At 06:29 PM 11/14/2000 +0300, Dmitry Kuzmenko wrote:

>I think the main disadvangage will be index depth. I've made some calculations
>for some company's database.

>If page_size is 8K, and there is and index with average key length = 42,
>there will be
>about 6 million leaf pages on the index third level. ~6 million only for
>condition that
>pages does not have free spaces. It is not true in reality, and if key
>pages are filled
>only 50%, there will be only 2 million leaf pages on the third level.

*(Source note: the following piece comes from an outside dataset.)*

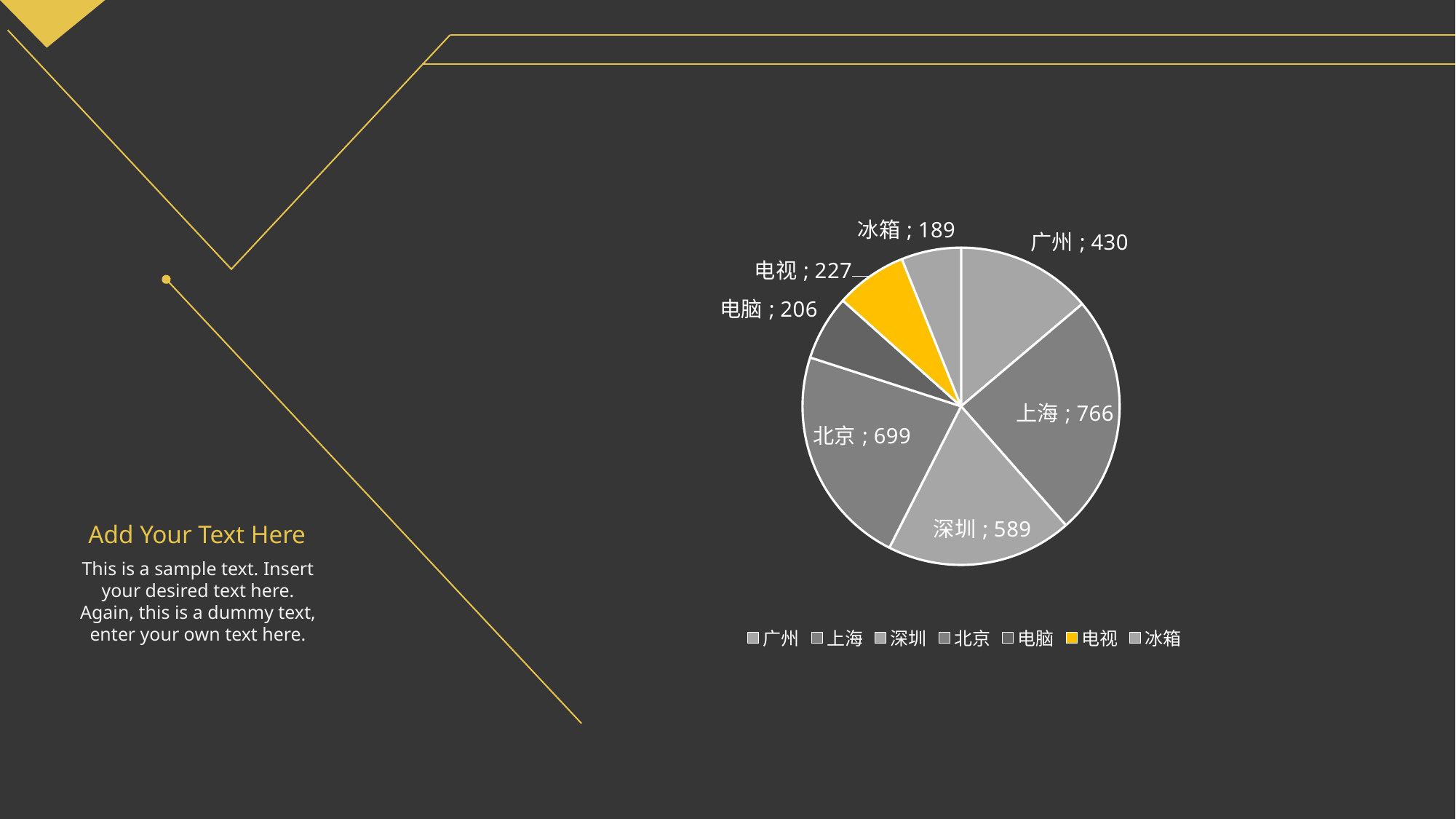
What is the total of all the values in the pie chart? 3106 What is the value for 上海 in the pie chart? 766 What is the value for 电视 in the pie chart? 227 Which category has the smallest slice in the pie chart? 冰箱 How many slices does the pie chart have? 7 What kind of chart is shown on the slide? pie chart Which category has the largest slice in the pie chart? 上海 What is the difference between the values for 上海 and 广州? 336 Which is larger, the value for 电视 or the value for 电脑? 电视 What is the difference between the values for 北京 and 深圳? 110 Which slice of the pie chart is coloured yellow? 电视 What is the value for 冰箱 in the pie chart? 189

Why would reducing the fill level by half reduce the number of
leaf buckets by two thirds? I would expect it to increase the
number by about a factor of two.

An average key length of 42 in a large table is unlikely unless the
key is very odd indeed. Prefix compression works very well.

There's a reasonably simple fix for half-filled index pages (other
than de/re/activating the index) which may be in V6 and certainly
could be introduced easily - not an ODS change.

>Let's do simple calculation for average key lenght = 256 characters (bytes).
>8K / 256 = 32 keys on page. I.e. index root page can point to 32 second
>level index pointer pages....
>After million keys (256 byte sized key, 100% filled key pages) index
>will get depth = 5. Performance will be completely down.

That's a very simplistic computation, ignoring, as it does, prefix and
suffix compression and the miscellaneous other stuff associated with a
key like the page pointer and length word. More to the point, having
the ability to create enormous keys is not a mandate to do so. If someone
wants to index a long character string - say index this whole message -
fine. We should be clear that longer keys lead to deeper indexes and
less performance.

The fact is that multi-byte collating sequences limit our current
keys to less than 100 characters. That's too small. We could remove
the definition time check and just hope that we can always compress
keys to fit ... didn't work last time ... or increase the size of a
key and make sure that people understand that there are costs to
long keys.

My bet? Most of the long keys will turn out to be fine once
compression has removed trailing blanks.